The Nickel Boys is the story of Elwood Curtis. It is the early 1960s and he is a fan of the Civil Rights Movement and Martin Luther King Jr – it appeals to his innate sense of right and wrong and if he can just keep doing the right thing, everything will be fine.

It’s not. He, while trying to get to his college-level classes that he is taking whilst still in high school, hitches a ride with someone who’s just stolen a car. He gets sent to a reform school, Nickel in the book, but based on Florida’s Dozier School for Boys. Elwood becomes friends with Turner, a boy who has come back for his second time.

Their friendship is good and realistic and also a metaphor for how to live responsibly: do you always stand up for what is good and right (Elwood) or do you do what you have to to get by (Turner)? What is the better way to live?
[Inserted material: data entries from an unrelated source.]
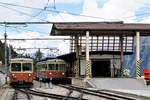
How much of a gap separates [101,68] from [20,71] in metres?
15.3

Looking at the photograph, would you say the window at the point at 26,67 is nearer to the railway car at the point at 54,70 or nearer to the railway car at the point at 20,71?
the railway car at the point at 20,71

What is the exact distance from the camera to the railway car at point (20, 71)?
24.6 meters

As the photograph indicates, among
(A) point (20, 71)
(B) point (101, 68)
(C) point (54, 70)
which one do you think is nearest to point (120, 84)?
(C) point (54, 70)

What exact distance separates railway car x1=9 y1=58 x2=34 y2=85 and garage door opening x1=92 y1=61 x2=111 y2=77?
1343 centimetres

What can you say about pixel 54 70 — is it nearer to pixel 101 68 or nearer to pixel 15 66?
pixel 15 66

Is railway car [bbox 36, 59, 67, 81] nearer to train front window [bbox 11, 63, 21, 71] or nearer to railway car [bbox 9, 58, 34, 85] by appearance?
railway car [bbox 9, 58, 34, 85]

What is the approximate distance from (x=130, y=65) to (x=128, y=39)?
48.6 meters

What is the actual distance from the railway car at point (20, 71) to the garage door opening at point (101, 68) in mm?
13432

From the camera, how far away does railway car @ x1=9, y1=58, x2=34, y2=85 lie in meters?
24.6

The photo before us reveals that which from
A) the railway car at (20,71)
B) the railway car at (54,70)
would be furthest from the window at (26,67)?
the railway car at (54,70)

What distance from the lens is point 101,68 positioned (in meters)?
38.0

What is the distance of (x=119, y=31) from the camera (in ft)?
104

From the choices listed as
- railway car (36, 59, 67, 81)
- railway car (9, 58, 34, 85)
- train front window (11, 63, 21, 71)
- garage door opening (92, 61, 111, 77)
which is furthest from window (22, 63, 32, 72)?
garage door opening (92, 61, 111, 77)

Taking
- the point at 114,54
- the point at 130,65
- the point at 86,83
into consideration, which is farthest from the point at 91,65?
the point at 130,65
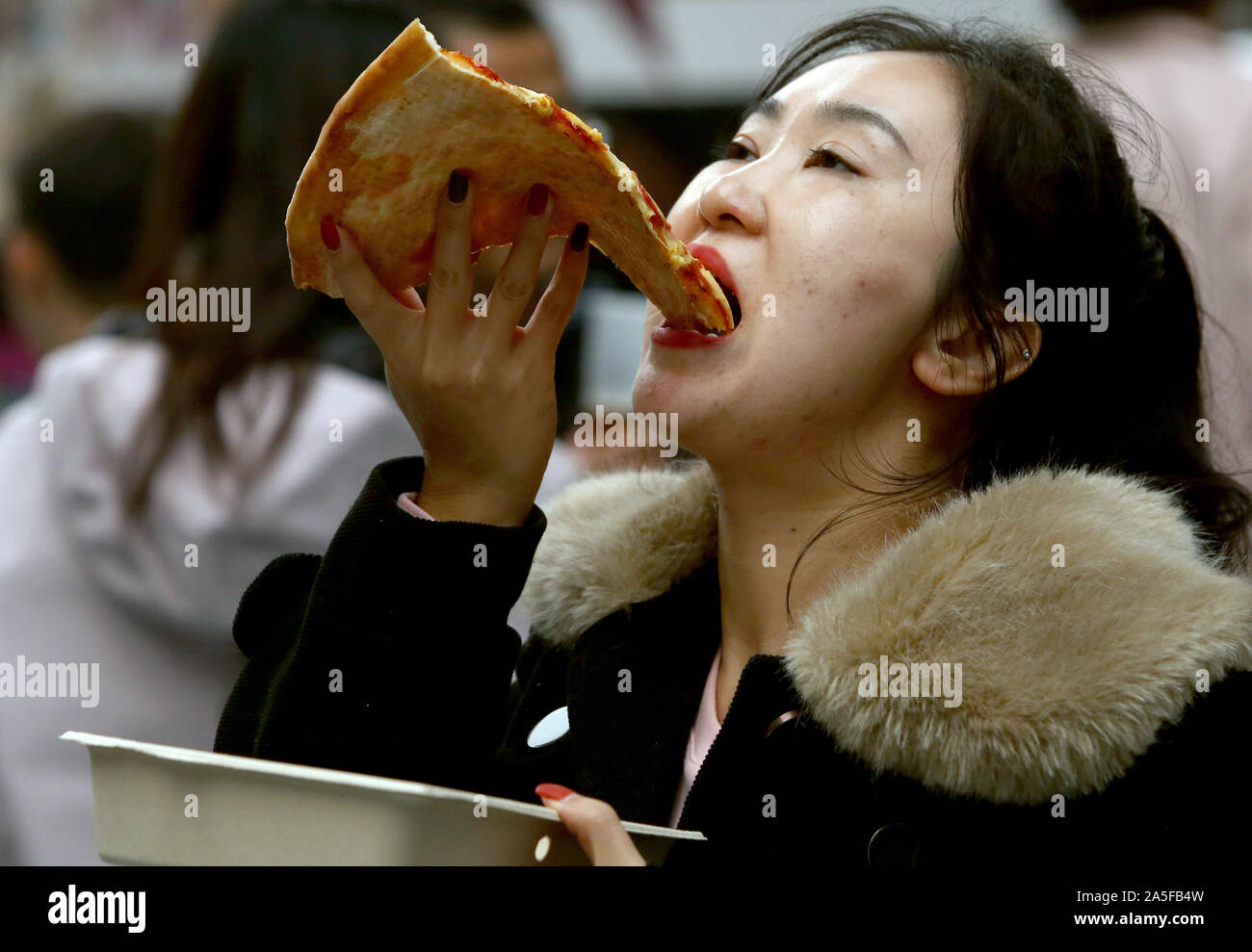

The book is not always clear.

It also brought home the precariousness of being Black in the South during and before the Civil Rights Movement, and not for the first time. If you’ve ever seen pictures of Emmett Till, you know how precarious life was for Black Southerners. But I mourned for Elwood and his intelligence and his promise, getting sent to a reform school where terrible things happen because he hitched a ride with the wrong person.

I read The Nickel Boys in one sitting, basically, getting up only to eat dinner. The prose is good and the story is tight. Highly, highly recommended.